### The input
* Start *

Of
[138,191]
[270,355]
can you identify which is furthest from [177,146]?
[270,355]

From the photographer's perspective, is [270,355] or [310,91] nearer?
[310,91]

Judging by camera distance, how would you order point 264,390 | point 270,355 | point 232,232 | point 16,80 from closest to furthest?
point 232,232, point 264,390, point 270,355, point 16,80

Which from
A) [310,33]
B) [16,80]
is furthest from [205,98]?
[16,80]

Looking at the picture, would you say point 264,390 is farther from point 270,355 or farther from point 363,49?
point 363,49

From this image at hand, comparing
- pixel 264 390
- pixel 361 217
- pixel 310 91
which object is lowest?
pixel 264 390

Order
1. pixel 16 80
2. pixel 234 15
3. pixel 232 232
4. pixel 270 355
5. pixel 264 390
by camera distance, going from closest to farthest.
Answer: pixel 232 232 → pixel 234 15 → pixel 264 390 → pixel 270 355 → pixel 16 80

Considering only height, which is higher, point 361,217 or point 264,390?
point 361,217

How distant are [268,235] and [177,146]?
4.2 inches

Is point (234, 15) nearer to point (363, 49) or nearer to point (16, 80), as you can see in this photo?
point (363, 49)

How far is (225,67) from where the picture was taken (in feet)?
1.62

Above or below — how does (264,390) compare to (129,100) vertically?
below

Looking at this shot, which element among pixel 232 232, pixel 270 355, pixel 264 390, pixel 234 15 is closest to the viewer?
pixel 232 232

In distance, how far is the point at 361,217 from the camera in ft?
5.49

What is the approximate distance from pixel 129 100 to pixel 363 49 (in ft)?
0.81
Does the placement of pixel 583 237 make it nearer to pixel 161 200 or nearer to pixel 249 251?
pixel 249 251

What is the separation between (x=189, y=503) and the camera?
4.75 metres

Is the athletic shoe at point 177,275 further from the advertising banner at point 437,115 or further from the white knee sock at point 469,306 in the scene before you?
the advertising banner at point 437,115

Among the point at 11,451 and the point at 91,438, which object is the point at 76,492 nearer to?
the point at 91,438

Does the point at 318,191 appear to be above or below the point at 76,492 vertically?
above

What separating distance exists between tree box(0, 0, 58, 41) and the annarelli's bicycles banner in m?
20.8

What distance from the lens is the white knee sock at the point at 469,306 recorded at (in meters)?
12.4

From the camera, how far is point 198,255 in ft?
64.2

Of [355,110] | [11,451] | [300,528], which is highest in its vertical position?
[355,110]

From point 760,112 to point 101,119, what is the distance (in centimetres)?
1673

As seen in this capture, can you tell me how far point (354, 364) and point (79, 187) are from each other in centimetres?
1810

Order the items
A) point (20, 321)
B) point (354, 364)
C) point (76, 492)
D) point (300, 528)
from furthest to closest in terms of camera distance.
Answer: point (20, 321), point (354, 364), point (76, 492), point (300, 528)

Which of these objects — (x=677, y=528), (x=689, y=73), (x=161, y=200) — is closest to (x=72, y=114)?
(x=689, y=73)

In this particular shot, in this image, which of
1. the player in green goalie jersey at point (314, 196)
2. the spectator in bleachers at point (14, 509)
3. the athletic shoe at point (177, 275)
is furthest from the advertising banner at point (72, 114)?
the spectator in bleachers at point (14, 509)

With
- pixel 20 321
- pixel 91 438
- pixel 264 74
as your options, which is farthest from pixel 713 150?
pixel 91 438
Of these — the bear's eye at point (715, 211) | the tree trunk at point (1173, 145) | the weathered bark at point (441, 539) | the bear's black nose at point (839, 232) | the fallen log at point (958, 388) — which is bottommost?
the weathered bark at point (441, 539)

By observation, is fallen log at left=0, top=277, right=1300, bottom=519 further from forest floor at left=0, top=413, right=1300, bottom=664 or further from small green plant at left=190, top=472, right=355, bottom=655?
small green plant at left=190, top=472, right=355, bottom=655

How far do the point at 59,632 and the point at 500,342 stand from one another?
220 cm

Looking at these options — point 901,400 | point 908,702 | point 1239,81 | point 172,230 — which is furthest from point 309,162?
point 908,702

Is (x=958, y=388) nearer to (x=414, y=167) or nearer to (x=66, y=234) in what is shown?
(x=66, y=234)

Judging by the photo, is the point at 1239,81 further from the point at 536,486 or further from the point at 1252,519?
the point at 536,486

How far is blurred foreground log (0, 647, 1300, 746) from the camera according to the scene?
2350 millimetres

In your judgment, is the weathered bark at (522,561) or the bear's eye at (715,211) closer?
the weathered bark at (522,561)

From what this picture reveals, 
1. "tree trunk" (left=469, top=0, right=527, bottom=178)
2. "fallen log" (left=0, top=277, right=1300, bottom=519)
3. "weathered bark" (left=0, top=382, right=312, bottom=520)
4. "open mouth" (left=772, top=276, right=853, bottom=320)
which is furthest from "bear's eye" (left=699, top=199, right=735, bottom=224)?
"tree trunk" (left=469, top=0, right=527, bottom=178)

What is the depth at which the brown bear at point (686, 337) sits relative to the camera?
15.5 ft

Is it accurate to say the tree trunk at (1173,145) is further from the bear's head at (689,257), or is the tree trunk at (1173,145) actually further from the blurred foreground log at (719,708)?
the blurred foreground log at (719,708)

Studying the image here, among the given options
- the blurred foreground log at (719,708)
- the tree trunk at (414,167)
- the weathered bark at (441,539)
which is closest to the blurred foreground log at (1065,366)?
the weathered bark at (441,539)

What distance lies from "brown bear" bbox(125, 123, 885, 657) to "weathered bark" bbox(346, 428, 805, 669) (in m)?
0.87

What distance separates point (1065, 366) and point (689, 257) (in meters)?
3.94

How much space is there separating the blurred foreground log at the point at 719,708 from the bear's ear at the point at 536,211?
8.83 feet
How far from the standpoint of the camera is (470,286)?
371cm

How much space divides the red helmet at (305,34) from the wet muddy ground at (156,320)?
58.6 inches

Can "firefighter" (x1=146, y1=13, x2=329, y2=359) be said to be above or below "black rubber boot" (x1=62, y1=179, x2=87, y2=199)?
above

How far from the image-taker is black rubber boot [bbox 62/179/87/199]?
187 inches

* End *

### Your task
Update the stretch from the line containing "What is the depth" through the end of the items, replacing "tree trunk" with "tree stem" and leaving everything else unchanged.

### Result for this exercise
What is the depth at which the brown bear at point (686, 337) sits relative to the camera?
15.5 ft

Is it accurate to say the tree stem at (1173,145) is further from the bear's head at (689,257), or is the tree stem at (1173,145) actually further from the blurred foreground log at (719,708)?
the blurred foreground log at (719,708)

Studying the image here, among the given options
- the blurred foreground log at (719,708)
- the tree stem at (414,167)
- the weathered bark at (441,539)
which is closest to the blurred foreground log at (1065,366)?
the weathered bark at (441,539)

What distance lies from "brown bear" bbox(125, 123, 885, 657) to "weathered bark" bbox(346, 428, 805, 669) (in m)?
0.87

What distance separates point (1065, 366) and point (689, 257) (in meters)?
3.94

How much space is there separating the blurred foreground log at the point at 719,708 from the bear's ear at the point at 536,211?
8.83 feet
How far from the standpoint of the camera is (470,286)?
371cm

How much space divides the red helmet at (305,34) from the wet muddy ground at (156,320)?
58.6 inches

Can "firefighter" (x1=146, y1=13, x2=329, y2=359) be said to be above or below "black rubber boot" (x1=62, y1=179, x2=87, y2=199)?
above

How far from the image-taker is black rubber boot [bbox 62/179/87/199]?
187 inches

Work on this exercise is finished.